*Source information*
******
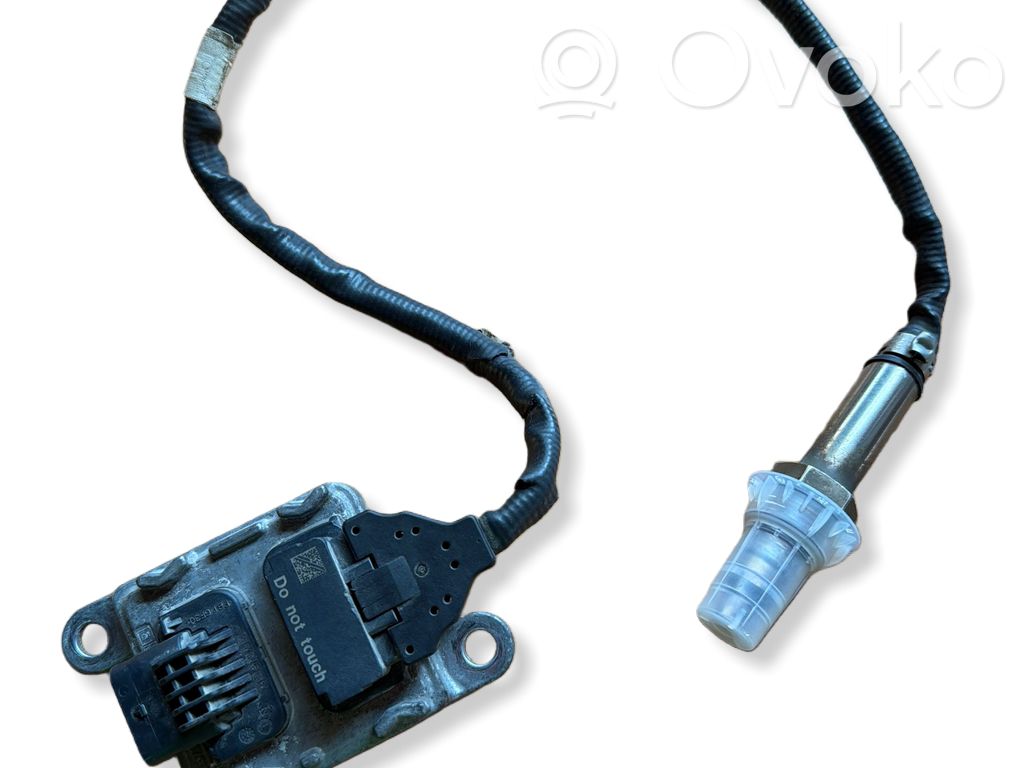 Lambda probe sensor   296602R000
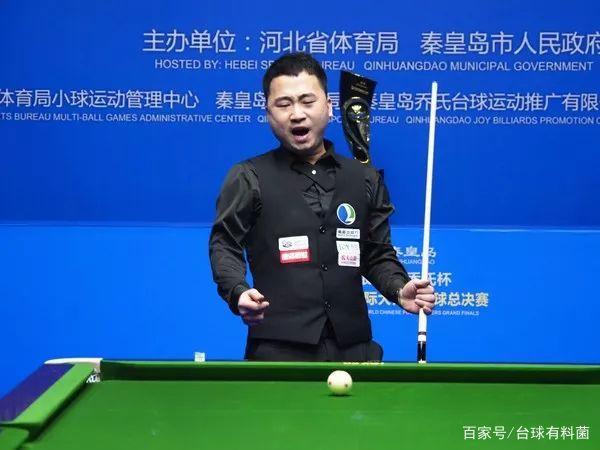 键时刻更加 键时刻更加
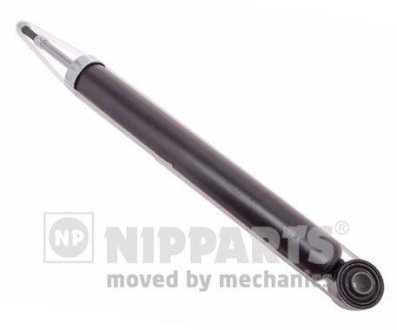 Амортизатор газовый задний NIPPARTS N5520529G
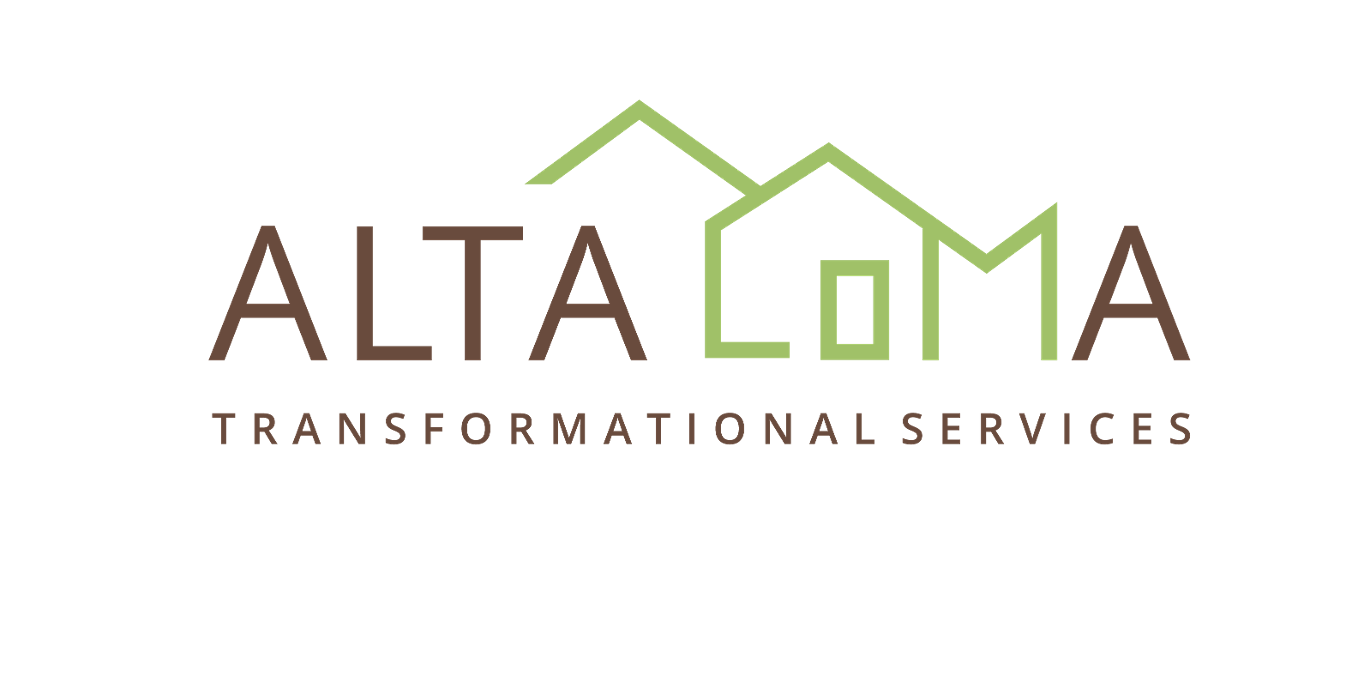 Alta Loma Transformational Services - Georgetown, TX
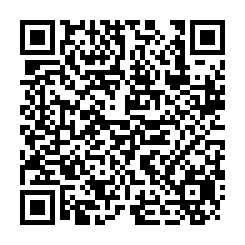 詠騰不動產有限公司-QR CODE
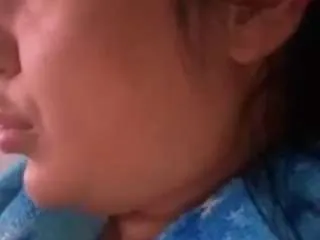 Nattysx from CamSoda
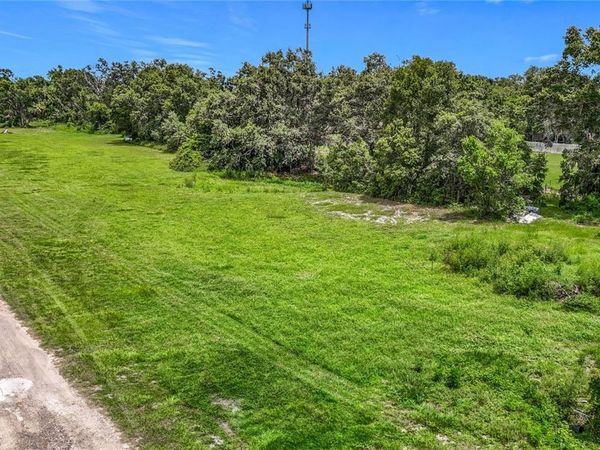 7211 TUMBLETON CT , DOVER, FL 33527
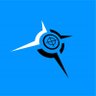 GameScoutGG's profile picture. It's more than just a game. Get regular updates on your favourite titles with our news and guides.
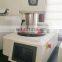 Mopao 3S Metallographic Specimen Automatic Grinding and Polishing Machine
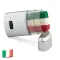 Stick colori - WEREL - Anteprima 20
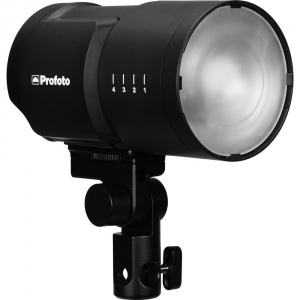 profoto-b10-1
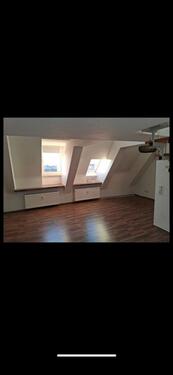 Foto - * Außergewöhnliche 1,5 Zimmer Wohnung *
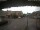Webcam in Oldsum (Föhr), 4.2 km entfernt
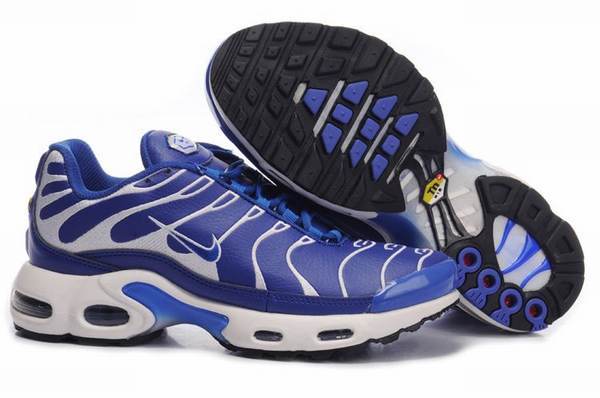chaussure requin tn nike chaussure requin tn nike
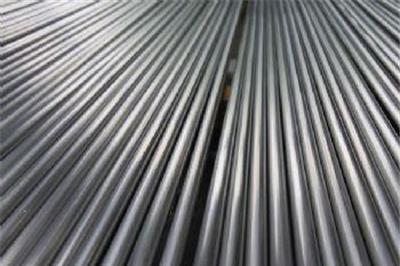 304、316材质不锈钢生产供应，山东淄博最靠谱的不锈钢焊管厂家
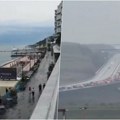 "Bože, zašto sam ovde?" Rusima se letovanje na Krimu pretvara u noćnu moru! Ovome se uopšte nisu nadali! Masovno otkazuju…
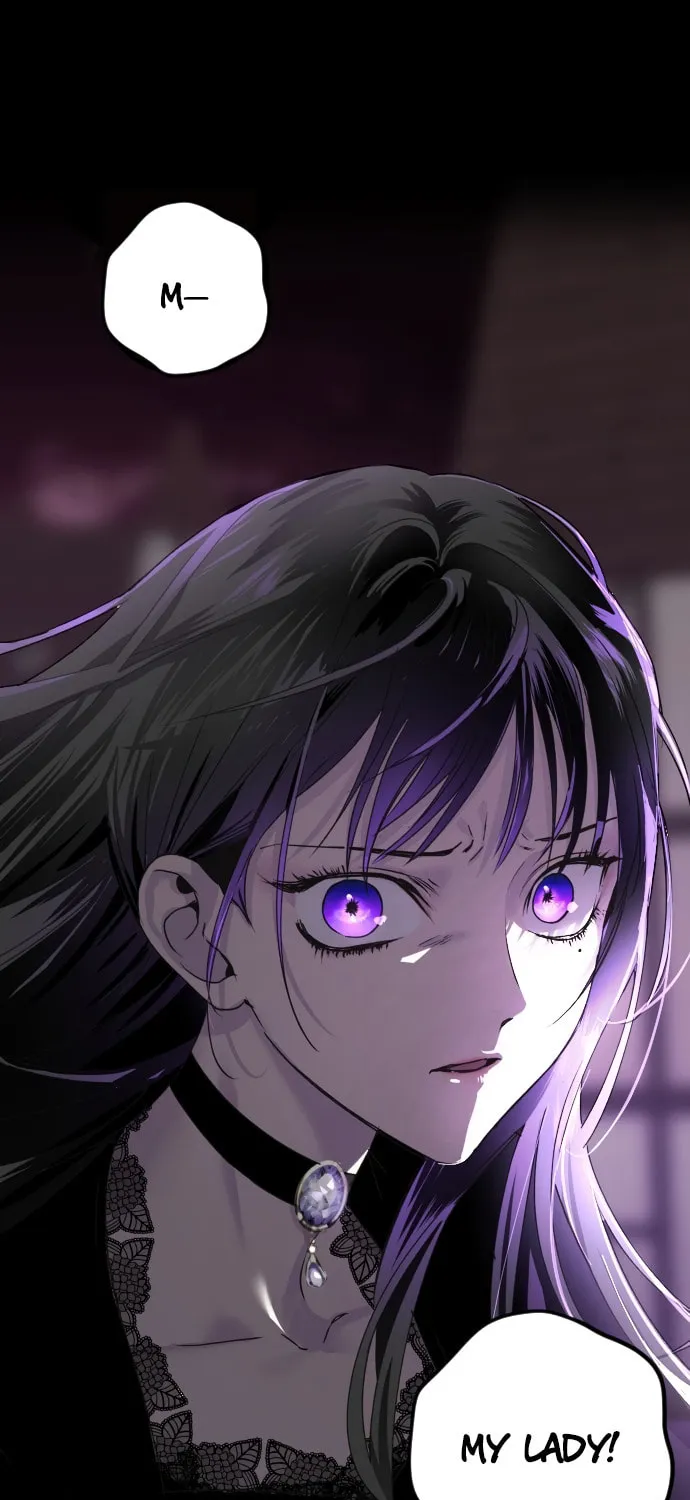 Read Your Throne chapter 1 image 16 on Lezhin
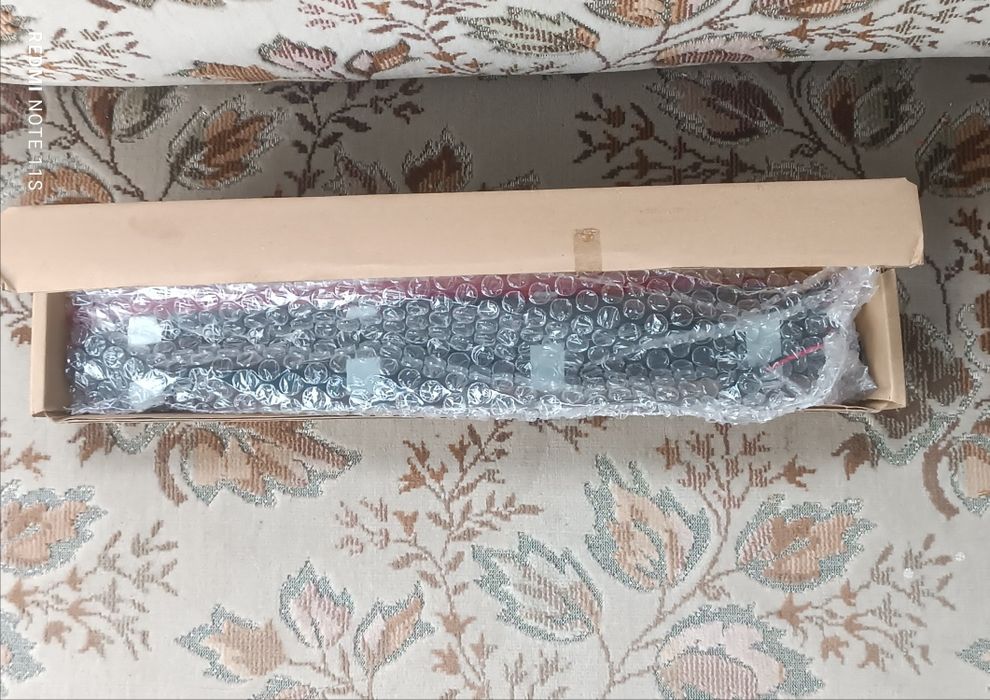 Продам дополнительный стоп сигнал на Мерседес.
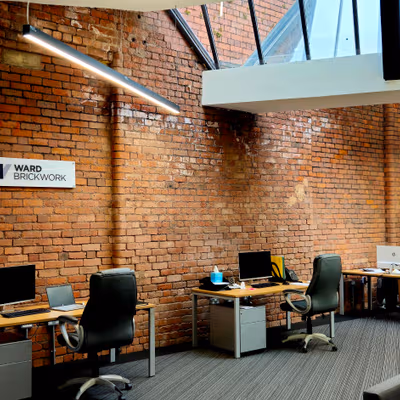 1 Gordon Street, Chadderton Image 1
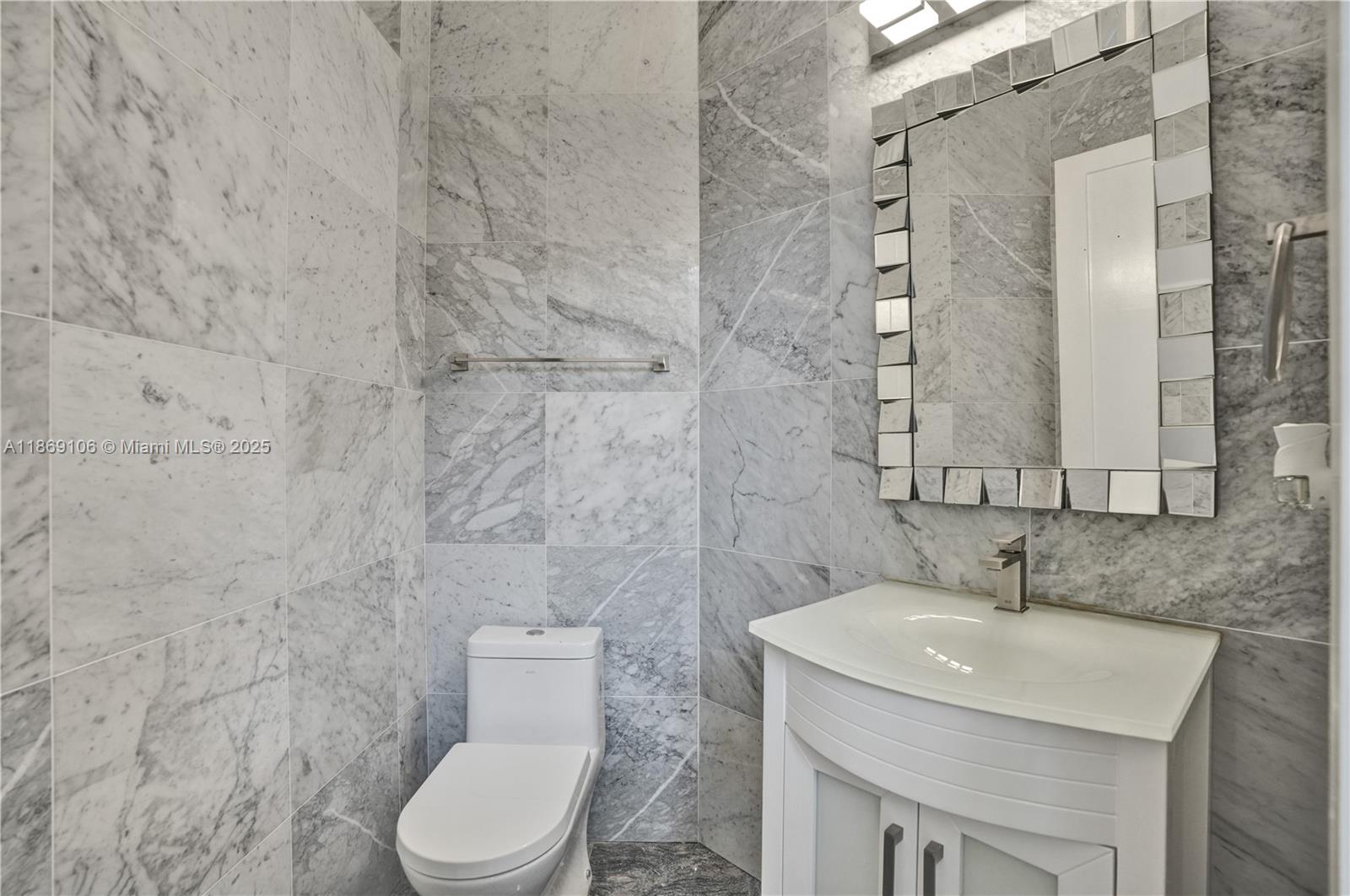 Sequoia Estates - Residential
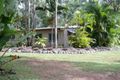Property photo of 90 Veivers Drive Speewah QLD 4881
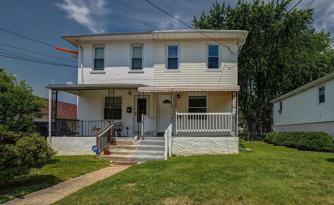 323 7th Ave  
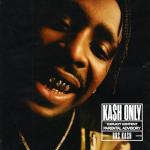 album image Feel Better Kash Only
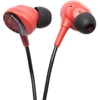 Power A PowerA - Wired Earbuds - Mario Kart Motors/ Nintendo Switch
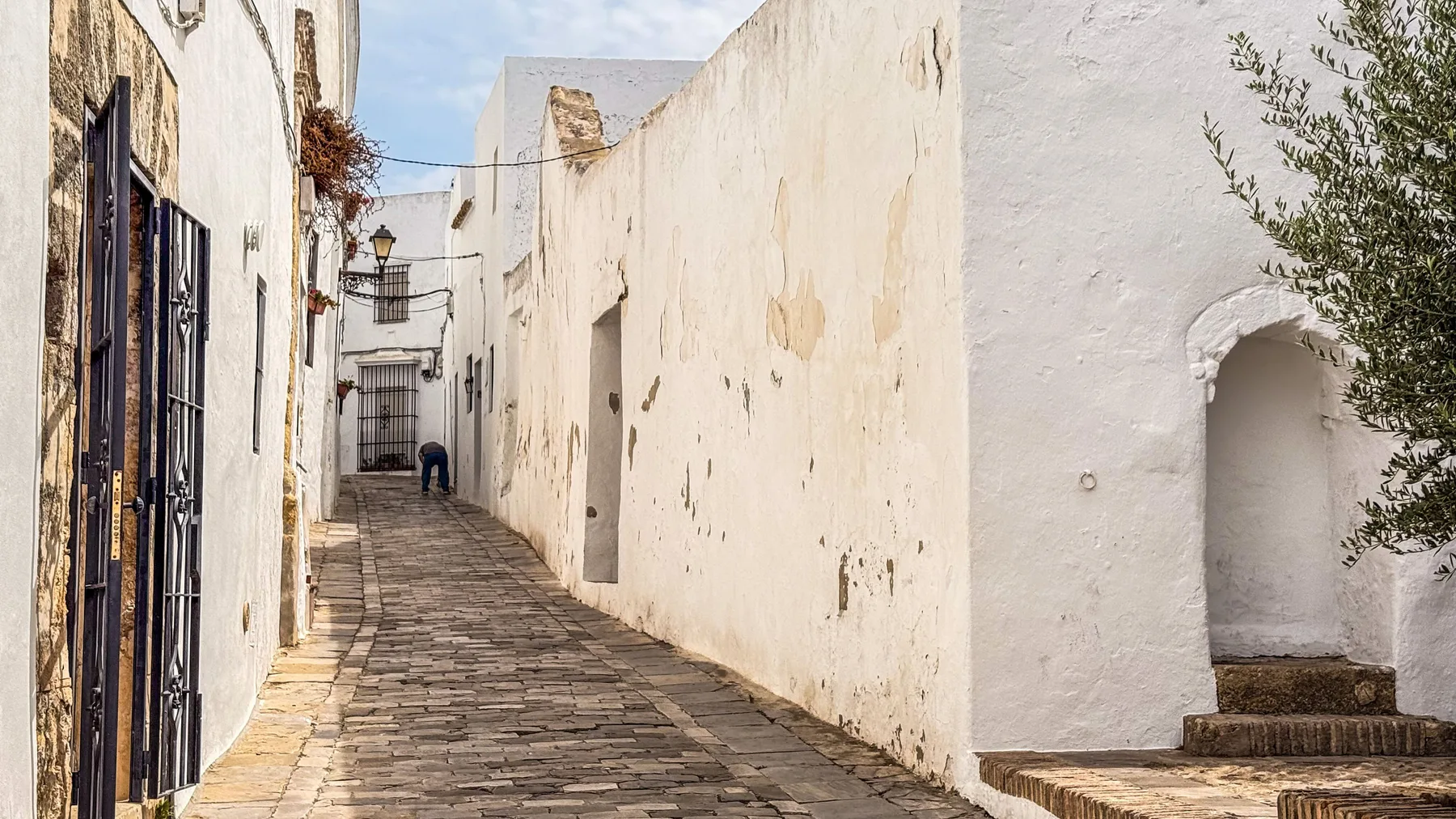 Puglia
******
*Task prompt*
In the copy, include exactly the lines from the one with "Foto - * Außergewöhnliche" through the final line of the data, both ends included, and no pictures.

*Task response*
 Foto - * Außergewöhnliche 1,5 Zimmer Wohnung *
Webcam in Oldsum (Föhr), 4.2 km entfernt
chaussure requin tn nike chaussure requin tn nike
 304、316材质不锈钢生产供应，山东淄博最靠谱的不锈钢焊管厂家
 "Bože, zašto sam ovde?" Rusima se letovanje na Krimu pretvara u noćnu moru! Ovome se uopšte nisu nadali! Masovno otkazuju…
 Read Your Throne chapter 1 image 16 on Lezhin
 Продам дополнительный стоп сигнал на Мерседес.
 1 Gordon Street, Chadderton Image 1
 Sequoia Estates - Residential
Property photo of 90 Veivers Drive Speewah QLD 4881
 323 7th Ave  
 album image Feel Better Kash Only
 Power A PowerA - Wired Earbuds - Mario Kart Motors/ Nintendo Switch
 Puglia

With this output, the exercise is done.